◆ WORK REQUEST 1: In the text on choosing a postsecondary education, what is named as the most important factor when choosing a postsecondary education?
◆ WORK REQUEST 2:
Decide whether each statement agrees with the text on choosing a postsecondary education. Answer yes or no for each, and quote the words of the text that decide it.
(a) Living at home while attending school is raised as a possibility.
(b) A smaller school is described as a place where professors are less likely to know your name.
(c) The learning-style question asks you to draw on your experience in college.
◆ WORK REQUEST 3: Copy word for word everything in the text on choosing a postsecondary education from "- Is it easy" down to "campus, or nearby?".

◆ TEXT FOR ANALYSIS:
•••

7 Things To Consider When Choosing A Postsecondary Education
So, you’re thinking about going away to college or university.
With so many college and university programs available to you across Canada, how do you choose? Don’t be pressured, it’s about what’s best for you. Here are 7 factors to consider when making a choice about your postsecondary education destination.
1. What are you interested in?
Math, biology or engineering? The most important factor when choosing a postsecondary education is to find a program that you’re interested in. Pick a program you can see yourself studying and enjoying. The next step is to research to see if the school you are considering has the academic program you’re interested in. Here are a few more questions to get you started:
- What subjects are you interested in?
- What programs relate to those subjects?
- What are the admission requirements?
- Can the program lead to further education, like a master’s degree, law, medical school?
- Can you participate in research during your studies?
- Do you have the opportunity to study abroad?
- What services are available on campus to help you be successful?
2. Where is the campus located?
This might be the first time that you live away from home, family and friends.
- How far do you want to be from home?
- Is it easy for you to get home by car, public transit, plane or train?
- Would you prefer to live in a larger, more diverse city, or something a bit smaller and more relaxed?
- Or, do you want to live at home while attending school?
3. How does the campus look and feel?
You’re going to spend a lot of time on campus, so make sure you narrow down what you’re looking for in a postsecondary education.
- Do you want a big school that offers more opportunities for undergraduate research or a wider breadth of courses, or would you prefer something smaller where professors actually know your name?
- Are the students at the school enthusiastic, proud and happy?
- What amenities are offered on campus, or nearby?
4. What is your learning style?
Based on your experience in high-school, do you find you work better with more one-on-one teaching or are you comfortable with self-directed study?
- Do you prefer hands-on, individualized learning or more theoretical learning?
- Do you want a broad education that can be applied to a variety of situations and careers?
- Would you prefer a narrowed focus that provides specific information needed for a future career path?

•••

◆ PROVIDED RECORDS:
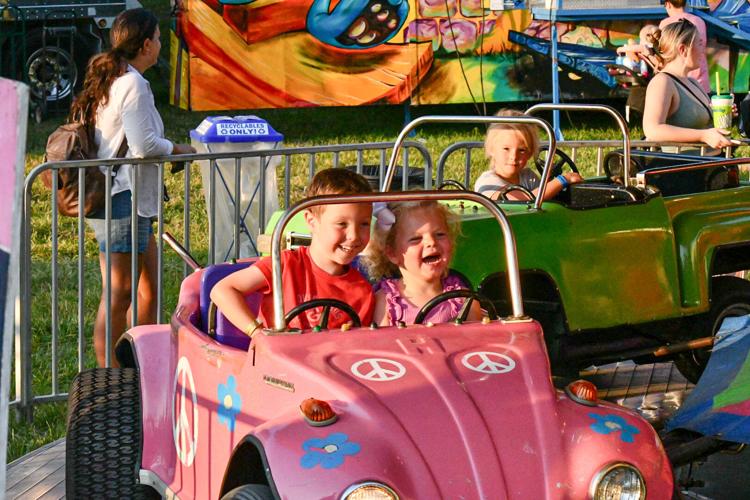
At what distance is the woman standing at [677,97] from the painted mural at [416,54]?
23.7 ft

•••

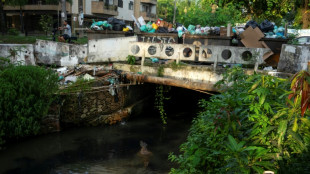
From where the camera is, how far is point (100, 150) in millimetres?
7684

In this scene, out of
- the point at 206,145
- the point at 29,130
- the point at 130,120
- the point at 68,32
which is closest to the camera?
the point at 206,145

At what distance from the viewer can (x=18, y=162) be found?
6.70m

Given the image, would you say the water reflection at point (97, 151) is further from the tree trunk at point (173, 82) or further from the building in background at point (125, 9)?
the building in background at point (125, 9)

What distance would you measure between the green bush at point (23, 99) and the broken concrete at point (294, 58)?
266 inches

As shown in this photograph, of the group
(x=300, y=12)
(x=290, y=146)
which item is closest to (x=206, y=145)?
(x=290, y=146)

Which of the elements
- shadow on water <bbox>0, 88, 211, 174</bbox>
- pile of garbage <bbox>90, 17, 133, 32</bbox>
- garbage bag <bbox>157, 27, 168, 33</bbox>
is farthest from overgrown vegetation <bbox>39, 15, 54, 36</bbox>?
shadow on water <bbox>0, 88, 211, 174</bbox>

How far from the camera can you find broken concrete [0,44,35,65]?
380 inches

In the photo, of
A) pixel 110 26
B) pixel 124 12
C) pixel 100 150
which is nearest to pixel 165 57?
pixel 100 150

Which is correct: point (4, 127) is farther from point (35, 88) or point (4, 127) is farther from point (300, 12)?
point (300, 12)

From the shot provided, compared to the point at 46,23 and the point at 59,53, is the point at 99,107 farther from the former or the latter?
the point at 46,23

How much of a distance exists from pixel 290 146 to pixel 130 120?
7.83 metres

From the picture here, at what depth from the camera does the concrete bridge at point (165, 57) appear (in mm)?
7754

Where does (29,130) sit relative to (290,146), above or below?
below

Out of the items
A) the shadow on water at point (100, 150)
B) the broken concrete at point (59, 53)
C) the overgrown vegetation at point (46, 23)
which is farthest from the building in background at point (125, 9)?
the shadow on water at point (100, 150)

•••

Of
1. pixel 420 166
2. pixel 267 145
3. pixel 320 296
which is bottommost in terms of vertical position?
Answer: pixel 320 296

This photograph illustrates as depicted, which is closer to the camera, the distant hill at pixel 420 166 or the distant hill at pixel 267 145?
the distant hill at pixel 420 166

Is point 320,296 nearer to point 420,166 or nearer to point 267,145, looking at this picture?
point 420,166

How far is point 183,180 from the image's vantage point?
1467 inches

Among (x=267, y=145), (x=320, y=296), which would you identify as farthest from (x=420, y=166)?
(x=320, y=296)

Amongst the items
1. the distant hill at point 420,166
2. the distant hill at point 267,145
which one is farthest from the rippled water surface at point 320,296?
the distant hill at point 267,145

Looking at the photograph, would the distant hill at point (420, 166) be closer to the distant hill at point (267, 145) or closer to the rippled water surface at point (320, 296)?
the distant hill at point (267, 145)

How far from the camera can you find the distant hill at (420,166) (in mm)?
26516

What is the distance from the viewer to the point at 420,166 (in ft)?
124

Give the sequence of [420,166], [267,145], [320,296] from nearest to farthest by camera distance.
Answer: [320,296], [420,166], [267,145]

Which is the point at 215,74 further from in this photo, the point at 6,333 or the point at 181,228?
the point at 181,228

•••

◆ REPLY 1: Finding a program that you're interested in.

◆ REPLY 2:
(a) Yes: "Or, do you want to live at home while attending school?"
(b) No: "or would you prefer something smaller where professors actually know your name?"
(c) No: "Based on your experience in high-school"

◆ REPLY 3:
- Is it easy for you to get home by car, public transit, plane or train?
- Would you prefer to live in a larger, more diverse city, or something a bit smaller and more relaxed?
- Or, do you want to live at home while attending school?
3. How does the campus look and feel?
You’re going to spend a lot of time on campus, so make sure you narrow down what you’re looking for in a postsecondary education.
- Do you want a big school that offers more opportunities for undergraduate research or a wider breadth of courses, or would you prefer something smaller where professors actually know your name?
- Are the students at the school enthusiastic, proud and happy?
- What amenities are offered on campus, or nearby?